In this bilingual (German-English) little book, which was published on the occasion of the Rotterdam 2001 Bosch Exhibition, the Viennese professor Fritz Koreny and his assistant Ernst Pokorny focus on five drawings attributed to Bosch, three of which are preserved in the Vienna Albertina, one in the Vienna Akademie der bildenden Künste and one in the Brussels Royal Library. Although in the past more than fourty drawings have been linked with Bosch’s name, less than twenty are considered authentic today. All drawings connected with Bosch were on display during the Rotterdam exhibition and this was a unique occasion for a renewed research of Bosch’s drawn oeuvre.
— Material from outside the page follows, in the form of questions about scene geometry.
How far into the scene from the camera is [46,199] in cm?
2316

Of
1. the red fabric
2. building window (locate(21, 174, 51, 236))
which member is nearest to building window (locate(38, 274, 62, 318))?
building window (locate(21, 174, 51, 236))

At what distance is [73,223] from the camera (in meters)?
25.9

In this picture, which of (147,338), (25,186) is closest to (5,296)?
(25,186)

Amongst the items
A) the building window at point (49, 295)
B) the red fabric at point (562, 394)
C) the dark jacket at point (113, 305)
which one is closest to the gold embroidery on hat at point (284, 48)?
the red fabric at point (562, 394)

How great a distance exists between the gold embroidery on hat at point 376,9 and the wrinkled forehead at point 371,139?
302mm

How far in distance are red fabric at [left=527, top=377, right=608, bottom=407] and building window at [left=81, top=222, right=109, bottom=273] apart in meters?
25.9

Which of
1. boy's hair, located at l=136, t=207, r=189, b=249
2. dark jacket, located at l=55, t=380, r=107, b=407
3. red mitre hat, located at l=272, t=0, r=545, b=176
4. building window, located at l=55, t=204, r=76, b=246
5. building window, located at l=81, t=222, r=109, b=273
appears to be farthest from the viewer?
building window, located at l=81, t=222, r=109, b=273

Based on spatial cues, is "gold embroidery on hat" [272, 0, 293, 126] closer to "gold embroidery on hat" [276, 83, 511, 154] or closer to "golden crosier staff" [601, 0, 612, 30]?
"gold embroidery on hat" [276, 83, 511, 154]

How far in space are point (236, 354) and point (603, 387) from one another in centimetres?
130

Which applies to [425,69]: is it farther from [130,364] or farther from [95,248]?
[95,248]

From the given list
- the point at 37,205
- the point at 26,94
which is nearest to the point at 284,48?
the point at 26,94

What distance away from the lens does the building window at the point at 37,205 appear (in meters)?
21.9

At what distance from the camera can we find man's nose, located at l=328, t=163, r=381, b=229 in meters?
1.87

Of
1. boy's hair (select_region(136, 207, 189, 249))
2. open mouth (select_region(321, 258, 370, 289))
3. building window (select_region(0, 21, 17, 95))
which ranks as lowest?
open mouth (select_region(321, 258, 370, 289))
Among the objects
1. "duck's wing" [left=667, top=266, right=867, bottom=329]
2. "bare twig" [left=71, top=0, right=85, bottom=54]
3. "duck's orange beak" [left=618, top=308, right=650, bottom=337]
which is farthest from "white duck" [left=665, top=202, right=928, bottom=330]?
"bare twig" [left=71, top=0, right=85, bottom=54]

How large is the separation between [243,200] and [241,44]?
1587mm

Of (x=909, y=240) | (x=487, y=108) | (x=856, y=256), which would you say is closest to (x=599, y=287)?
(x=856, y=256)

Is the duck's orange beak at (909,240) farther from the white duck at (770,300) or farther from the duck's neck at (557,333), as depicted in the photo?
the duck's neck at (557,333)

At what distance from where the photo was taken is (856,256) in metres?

This publication should be considered the first step of this research.

 

It is not certain yet whether the Tree Man drawing (Vienna, Albertina) was intended as a preparatory study for, or as later variant of the so-called Tree Man figure in the right interior panel of Bosch’s Garden of Delights triptych. The drawing, considered an authentic Bosch by the authors, is stylistically closely related to two other Bosch drawings: The wood has ears, the field has eyes (Berlin) and The Owl’s Nest (Rotterdam). The close relationship between the three drawings and the Garden of Earthly Delights confirms that all these works may be dated in the first decade of the sixteenth century.

 

The Drollery with Beehive drawing (Vienna, Albertina) is situated in the ‘circle of Bosch’ and attributed to the painter of the Prado Haywain triptych. Both the triptych and the drawing are characterized by a lively gestural idiom and the exaggeratedly caricatural expression. Stylistically the Prado Haywain does not fit in with the Bosch oeuvre, but the ‘painter of the Haywain’ issue has not been solved yet.

 

The Beggars and Cripples drawing (Vienna, Albertina) is attributed here to a Bosch imitator from the period 1530-40. The style does not remind of Bosch, nor of Bruegel. Because a sixteenth-century tapestry (now in the Spanish Royal Collections) also has a beggar playing the hurdy-gurdy and accompanying a blind beggar, just like the drawing, and because in the drawing thinly pencilled circular marks can be seen around the heads of some figures, Koreny and Pokorny think that this drawing has served as the model for a cartoon in order to produce a tapestry. And because these marks can only be seen around some of the figures, they suggest that tapestries after Bosch were not always reproductions of entire drafts, but that the designers of tapestries combined and even adapted Bosch motifs at random.

 

The technique of the Brussels Beggars and Cripples drawing (Royal Libray) also excludes an attribution to Bosch or Bruegel. Koreny and Pokorny suggest an artist from the master’s close circle or a direct imitator. This drawing also shows circular marks around some of the figures.

 

The Hell-Ship drawing (Vienna, Akademie) is dated circa 1500 and attributed to Bosch’s workshop. Not to Bosch himself, because of the uncertain lines, the clumsy feet, shoes and sword, the monotonous hatchings and the smeary shadows. There are however close parallels with the Bruges Last Judgment triptych (Groeningemuseum). For the first time the authors publish an interesting Hell-Ship drawing (St Petersburg, Hermitage) that is closely related to the Vienna drawing and has an extra (hell)scene in the foreground. Is this St Petersburg drawing a free copy or was it made after the same model as the Vienna drawing?

 

Although Koreny and Pokorny analyze five drawings, they only consider the Vienna Tree Man an authentic Bosch. However, their opinion is only based on stylistic-comparative impressions and in the past Bosch scholarship has taught us that this method may lead to divergent conclusions. What the authors write about the St Petersburg drawing (‘the clues are not concrete enough’), may be true for all the stylistically based attributions and rejections in this book. When iconographic interpretations are at stake, the authors seem rather insecure and they limit themselves to references summoned up from other Bosch authors.